Create your own app – Part 4: App and Usability Testing

As soon as an app is completed, the next step is app testing. The app is tested for functionality and usability as well as its compatibility with different devices and operating systems.

Most developers want of course want to publish their application as soon as possible after developing it and setting the final app design – but before the software is offered in the app store, it is important to test its suitability across various categories. Common methods for determining this are performance, compatibility, and usability tests. These and other testing methods are grouped together under the term “mobile application testing” (or “mobile app testing” for short). Different app testing tools are used throughout the various stages of this process.

In order for an app to be successful, it not only needs to offer impressive content and be well-marketed, but above all must work flawlessly and be user-friendly. Therefore, fundamental testing before the release of an application is vital – whether it is a mobile app or a desktop application.

■ **RAW DATA**:
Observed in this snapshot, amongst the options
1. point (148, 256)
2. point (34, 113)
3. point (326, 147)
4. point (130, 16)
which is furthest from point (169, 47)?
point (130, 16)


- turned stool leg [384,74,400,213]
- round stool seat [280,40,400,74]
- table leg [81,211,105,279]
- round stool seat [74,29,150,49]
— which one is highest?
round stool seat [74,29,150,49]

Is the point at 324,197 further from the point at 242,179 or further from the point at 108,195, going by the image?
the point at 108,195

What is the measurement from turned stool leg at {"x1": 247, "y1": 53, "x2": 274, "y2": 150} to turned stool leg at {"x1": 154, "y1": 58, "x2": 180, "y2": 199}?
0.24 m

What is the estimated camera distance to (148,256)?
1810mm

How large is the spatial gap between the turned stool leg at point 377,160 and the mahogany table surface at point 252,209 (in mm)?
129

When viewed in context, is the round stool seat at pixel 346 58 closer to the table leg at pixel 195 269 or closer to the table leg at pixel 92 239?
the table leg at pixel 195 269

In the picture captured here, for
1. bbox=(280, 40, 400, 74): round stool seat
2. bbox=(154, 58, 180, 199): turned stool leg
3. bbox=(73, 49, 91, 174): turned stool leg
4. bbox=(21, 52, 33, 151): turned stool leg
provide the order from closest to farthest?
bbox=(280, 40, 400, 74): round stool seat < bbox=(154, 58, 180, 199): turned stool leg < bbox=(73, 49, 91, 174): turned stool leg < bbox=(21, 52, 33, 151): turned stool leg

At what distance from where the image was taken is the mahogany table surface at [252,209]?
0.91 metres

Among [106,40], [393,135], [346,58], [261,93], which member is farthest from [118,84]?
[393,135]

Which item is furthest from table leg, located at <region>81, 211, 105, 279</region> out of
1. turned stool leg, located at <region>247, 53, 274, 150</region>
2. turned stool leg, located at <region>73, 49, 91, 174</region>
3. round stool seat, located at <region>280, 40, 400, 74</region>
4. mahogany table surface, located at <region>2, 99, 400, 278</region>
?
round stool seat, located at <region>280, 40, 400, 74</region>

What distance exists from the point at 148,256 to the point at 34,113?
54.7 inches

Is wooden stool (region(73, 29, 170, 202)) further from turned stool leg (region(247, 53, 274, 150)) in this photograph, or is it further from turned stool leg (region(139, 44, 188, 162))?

■ **WHAT IS EXPECTED**:
Extend the passage on app and usability testing, starting after its final sentence. The data presented here originate from a separate source.

■ **ANSWER TO THIS TASK**:
Testing apps is, however, becoming more difficult because of one increasingly complex factor: adaptation to different user devices is considerably more elaborate for apps than for other software. In the early years of app development this adaptation was easier to manage due to the relatively small selection of smartphones on the market. Since then, a huge selection of mobile devices has emerged with a variety of different features. Most smartphone and tablet models function on roughly the same quality of hardware, but installed components such as the processor (CPU), memory (RAM), screen size, and screen resolution are the main factors determining the rendition of an application.

In addition to its hardware, the software of a device also plays a role. Software mainly contains the different operating systems of a platform, which influence app rendition. Older operating systems can make app usage more difficult due to missing updates, and the prevalence of old Android and iOS operating systems should not be underestimated. The variety of operating systems in use is particularly evident when looking at Android systems: On the whole, the older versions of Google’s operating system are used more commonly than the current version. This has to do with the fact that many Android manufacturers either deliver updates late, or don’t deliver them at all. With iOS the new version of the operating system is generally delivered more quickly, but some of the oldest devices no longer receive updates from Apple, therefore old iOS versions can still be found.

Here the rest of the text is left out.